Policymakers need to be aware of the complexities involved in predicting future demand for health and social care based on demographic changes. Our analysis leads us to outline five insights for policymakers and system leaders.

  1. An ageing society does not inexorably lead to comparable increases in the number of people with social care needs. This is because the rate at which people develop social care needs by age can change. On average, older people now have fewer social care needs than people of the same age 15 years ago. This has meant that despite the rise in the number of older people, the number of older people with high social care need has increased only slightly. Future need is therefore going to depend on the outcome of this ‘race’ between numbers and prevalence.
  2. But people with the highest needs have seen their needs become increasingly complex – an individual with a social care need typically also has several long-term conditions. Neurological conditions are associated with the highest levels of social care need. By far the most prevalent of these conditions is dementia. Local and national policymakers should therefore be alert to trends not only in the numbers of people with social care needs, but also the mix of people needing care.
  3. Unlike social care need, the likelihood of having two or more long-term conditions has increased for those aged 75 and older. But the extent to which this trend is ‘real’ and associated with actual changes to underlying health and wellbeing remains unclear. For example, the increase could be primarily driven by changes in diagnostic practices, such as the emphasis on diagnosing dementia earlier. Further research in this area would be valuable.
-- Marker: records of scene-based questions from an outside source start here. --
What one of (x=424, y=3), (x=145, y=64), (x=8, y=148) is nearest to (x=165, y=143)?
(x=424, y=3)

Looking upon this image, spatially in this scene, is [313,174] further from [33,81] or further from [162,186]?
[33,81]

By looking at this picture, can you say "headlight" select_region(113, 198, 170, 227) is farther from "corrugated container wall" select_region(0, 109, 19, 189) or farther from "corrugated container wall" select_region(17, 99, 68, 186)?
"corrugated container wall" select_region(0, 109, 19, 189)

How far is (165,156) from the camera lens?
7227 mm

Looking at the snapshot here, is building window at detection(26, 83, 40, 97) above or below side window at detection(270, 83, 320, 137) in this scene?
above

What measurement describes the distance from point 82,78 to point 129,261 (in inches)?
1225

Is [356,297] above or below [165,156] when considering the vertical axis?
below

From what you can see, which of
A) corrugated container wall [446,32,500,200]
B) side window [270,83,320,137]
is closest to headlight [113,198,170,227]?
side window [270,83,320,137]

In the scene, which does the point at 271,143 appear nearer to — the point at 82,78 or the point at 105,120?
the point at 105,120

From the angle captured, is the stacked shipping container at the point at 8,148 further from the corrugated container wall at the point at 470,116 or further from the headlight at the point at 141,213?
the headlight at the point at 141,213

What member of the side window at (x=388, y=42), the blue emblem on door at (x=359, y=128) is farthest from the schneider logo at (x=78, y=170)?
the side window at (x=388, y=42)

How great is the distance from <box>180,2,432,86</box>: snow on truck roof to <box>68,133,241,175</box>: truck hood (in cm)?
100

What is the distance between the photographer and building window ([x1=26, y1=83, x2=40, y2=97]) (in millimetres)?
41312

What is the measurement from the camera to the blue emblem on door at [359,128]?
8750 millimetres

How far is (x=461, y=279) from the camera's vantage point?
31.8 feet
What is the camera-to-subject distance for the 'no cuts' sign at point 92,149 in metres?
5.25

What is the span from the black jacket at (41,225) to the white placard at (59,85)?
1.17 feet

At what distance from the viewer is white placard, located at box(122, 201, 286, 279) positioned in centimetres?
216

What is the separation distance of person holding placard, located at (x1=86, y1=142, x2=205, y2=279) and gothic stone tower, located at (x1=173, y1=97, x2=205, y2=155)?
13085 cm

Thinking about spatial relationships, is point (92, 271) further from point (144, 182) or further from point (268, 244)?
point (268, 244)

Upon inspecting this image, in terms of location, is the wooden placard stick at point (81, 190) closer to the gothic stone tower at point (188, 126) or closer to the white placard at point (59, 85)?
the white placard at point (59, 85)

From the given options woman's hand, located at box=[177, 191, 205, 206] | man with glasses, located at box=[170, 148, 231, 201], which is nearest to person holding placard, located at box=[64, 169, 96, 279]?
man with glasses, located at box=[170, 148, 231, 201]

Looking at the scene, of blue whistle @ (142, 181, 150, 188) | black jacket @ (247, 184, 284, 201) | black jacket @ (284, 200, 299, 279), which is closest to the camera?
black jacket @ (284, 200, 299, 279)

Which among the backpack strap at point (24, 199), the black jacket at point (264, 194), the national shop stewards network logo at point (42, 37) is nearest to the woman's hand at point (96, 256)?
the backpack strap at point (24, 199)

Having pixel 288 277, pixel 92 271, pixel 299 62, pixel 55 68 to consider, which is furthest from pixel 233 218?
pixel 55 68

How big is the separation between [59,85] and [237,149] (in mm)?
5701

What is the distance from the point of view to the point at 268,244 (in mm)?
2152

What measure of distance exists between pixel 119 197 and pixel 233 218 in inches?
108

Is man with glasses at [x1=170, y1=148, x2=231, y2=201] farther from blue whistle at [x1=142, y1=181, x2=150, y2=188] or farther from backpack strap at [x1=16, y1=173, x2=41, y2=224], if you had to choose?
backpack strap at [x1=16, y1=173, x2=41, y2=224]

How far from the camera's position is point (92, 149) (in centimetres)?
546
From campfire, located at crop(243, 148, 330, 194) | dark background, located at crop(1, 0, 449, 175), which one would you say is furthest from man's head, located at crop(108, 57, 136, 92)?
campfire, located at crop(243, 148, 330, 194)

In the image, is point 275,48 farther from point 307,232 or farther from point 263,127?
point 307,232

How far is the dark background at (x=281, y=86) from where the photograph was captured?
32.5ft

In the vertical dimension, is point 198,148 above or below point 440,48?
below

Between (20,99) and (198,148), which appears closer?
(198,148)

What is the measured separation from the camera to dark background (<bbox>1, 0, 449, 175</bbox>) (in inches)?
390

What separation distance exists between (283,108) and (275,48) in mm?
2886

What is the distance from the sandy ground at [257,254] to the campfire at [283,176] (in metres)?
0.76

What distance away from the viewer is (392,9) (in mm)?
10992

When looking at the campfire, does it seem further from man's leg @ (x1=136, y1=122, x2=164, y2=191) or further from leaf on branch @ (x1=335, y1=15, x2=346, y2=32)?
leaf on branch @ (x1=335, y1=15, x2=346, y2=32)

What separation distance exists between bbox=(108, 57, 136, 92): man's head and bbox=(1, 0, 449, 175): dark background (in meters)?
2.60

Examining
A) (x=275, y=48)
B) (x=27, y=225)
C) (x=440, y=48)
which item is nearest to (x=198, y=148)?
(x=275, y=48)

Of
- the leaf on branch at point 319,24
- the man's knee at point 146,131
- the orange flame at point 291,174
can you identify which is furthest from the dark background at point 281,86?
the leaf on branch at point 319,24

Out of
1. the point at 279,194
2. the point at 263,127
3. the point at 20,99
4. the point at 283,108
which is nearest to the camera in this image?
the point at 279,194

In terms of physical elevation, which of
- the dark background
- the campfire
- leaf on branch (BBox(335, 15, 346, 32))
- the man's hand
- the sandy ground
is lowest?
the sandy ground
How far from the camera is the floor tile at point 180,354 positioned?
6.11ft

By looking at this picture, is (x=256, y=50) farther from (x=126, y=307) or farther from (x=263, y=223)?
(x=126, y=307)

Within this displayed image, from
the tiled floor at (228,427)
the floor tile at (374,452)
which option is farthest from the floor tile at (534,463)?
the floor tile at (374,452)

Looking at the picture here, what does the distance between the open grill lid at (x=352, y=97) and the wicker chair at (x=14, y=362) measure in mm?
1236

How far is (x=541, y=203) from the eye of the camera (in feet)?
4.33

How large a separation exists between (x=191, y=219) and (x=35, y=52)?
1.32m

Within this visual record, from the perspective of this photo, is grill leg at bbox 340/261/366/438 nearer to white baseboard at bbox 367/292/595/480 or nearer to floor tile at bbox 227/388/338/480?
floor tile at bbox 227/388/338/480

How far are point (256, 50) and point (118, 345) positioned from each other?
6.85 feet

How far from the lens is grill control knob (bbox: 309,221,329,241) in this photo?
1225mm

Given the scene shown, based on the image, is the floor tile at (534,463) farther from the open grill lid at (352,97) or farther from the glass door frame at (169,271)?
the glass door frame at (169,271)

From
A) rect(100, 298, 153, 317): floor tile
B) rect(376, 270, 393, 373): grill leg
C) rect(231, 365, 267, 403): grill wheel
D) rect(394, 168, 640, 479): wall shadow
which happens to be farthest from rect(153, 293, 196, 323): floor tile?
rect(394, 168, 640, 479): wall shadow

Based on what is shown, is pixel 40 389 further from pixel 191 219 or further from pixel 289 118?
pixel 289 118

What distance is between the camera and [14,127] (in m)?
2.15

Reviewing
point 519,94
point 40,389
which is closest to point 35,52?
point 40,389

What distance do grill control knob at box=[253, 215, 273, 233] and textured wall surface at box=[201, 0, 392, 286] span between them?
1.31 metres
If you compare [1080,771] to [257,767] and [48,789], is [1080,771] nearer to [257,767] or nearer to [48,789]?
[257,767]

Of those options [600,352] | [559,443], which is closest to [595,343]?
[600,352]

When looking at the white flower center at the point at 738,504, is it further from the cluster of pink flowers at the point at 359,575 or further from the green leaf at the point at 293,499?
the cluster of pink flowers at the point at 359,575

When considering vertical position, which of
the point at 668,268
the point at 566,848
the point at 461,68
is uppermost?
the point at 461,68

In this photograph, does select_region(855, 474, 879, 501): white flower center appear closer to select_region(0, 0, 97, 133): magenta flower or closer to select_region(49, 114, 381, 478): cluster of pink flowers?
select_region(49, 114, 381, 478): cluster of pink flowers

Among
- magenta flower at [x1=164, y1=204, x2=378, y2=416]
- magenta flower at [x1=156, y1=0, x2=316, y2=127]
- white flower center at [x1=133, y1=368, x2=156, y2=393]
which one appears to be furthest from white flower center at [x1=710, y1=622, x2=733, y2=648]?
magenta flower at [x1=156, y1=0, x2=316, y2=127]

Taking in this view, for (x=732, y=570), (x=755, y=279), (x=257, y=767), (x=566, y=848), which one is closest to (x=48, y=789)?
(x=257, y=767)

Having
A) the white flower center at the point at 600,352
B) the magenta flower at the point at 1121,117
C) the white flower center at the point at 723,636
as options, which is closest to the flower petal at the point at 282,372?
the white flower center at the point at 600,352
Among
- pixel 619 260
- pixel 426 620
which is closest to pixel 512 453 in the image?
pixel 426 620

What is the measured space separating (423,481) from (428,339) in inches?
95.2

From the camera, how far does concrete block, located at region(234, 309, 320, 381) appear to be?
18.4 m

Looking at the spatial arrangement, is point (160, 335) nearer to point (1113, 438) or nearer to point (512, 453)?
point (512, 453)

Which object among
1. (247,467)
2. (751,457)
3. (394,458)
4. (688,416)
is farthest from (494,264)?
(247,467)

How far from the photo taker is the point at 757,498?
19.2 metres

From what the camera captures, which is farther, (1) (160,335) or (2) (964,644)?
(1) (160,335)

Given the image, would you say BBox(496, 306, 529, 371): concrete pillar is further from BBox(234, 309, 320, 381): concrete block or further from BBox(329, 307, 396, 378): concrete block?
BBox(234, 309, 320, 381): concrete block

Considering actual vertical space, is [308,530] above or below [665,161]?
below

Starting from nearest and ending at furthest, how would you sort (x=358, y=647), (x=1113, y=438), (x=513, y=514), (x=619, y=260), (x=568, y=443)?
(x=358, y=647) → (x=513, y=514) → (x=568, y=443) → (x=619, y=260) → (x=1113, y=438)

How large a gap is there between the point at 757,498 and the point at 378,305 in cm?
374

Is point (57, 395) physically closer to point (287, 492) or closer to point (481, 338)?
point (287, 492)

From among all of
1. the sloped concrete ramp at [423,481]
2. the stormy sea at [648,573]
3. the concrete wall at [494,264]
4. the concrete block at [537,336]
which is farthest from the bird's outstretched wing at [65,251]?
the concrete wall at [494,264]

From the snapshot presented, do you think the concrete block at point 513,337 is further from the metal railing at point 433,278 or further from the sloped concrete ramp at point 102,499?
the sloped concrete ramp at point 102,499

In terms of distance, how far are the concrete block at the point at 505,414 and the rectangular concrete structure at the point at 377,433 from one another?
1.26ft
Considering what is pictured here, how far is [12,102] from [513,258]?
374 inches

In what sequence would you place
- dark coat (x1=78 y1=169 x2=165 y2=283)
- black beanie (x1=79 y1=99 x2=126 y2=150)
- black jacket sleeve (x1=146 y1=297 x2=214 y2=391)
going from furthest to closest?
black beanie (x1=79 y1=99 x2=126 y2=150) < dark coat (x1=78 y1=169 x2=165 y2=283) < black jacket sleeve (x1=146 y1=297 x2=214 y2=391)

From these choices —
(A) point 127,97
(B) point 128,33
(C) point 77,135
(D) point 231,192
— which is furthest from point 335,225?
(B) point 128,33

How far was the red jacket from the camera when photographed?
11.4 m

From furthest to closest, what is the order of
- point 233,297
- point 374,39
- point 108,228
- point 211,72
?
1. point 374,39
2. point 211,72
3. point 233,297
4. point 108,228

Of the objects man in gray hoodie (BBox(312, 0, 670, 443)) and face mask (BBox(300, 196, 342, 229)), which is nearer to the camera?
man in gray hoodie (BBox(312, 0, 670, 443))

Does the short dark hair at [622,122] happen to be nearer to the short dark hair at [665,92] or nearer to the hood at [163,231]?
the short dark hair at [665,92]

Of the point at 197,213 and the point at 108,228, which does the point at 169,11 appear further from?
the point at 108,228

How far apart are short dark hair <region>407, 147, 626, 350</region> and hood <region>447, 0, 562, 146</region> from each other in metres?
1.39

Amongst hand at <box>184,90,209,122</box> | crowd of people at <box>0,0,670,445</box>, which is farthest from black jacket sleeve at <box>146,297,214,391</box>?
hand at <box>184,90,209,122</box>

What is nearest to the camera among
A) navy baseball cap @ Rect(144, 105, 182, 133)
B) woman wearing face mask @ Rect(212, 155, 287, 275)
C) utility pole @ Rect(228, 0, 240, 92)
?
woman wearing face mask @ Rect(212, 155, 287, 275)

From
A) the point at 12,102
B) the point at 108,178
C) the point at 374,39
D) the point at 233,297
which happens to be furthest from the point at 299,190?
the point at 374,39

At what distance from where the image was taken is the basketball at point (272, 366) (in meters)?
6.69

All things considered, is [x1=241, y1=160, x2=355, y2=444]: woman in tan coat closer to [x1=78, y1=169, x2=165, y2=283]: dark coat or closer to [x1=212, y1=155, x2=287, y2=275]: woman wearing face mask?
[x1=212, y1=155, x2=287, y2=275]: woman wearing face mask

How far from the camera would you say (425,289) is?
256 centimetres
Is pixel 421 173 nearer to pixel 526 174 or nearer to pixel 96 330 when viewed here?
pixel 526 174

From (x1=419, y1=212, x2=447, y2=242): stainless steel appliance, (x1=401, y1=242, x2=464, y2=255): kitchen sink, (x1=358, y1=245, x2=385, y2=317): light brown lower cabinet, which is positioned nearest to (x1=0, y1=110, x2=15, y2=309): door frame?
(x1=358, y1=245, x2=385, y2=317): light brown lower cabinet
  4. These are national trends but the patterns and trends are likely to vary for different population groups and in different areas of the country. To ensure that people receive coordinated services that meet their needs, integrated care systems will need a sophisticated understanding of need in their populations, based on evidence and analysis of joined-up datasets.
  5. The number of older people, and in particular those living to advanced ages (85 and older), is expected to rise substantially in the next 20 years. To be able to plan future service delivery effectively, national and local policymakers will need to understand how these changes in population structure will impact overall demand. This would be aided by projections of need that are informed by the latest, best available data and evidence.

* The number of people with two or more ADL limitations still increased by 90,000 between 2006 and 2018.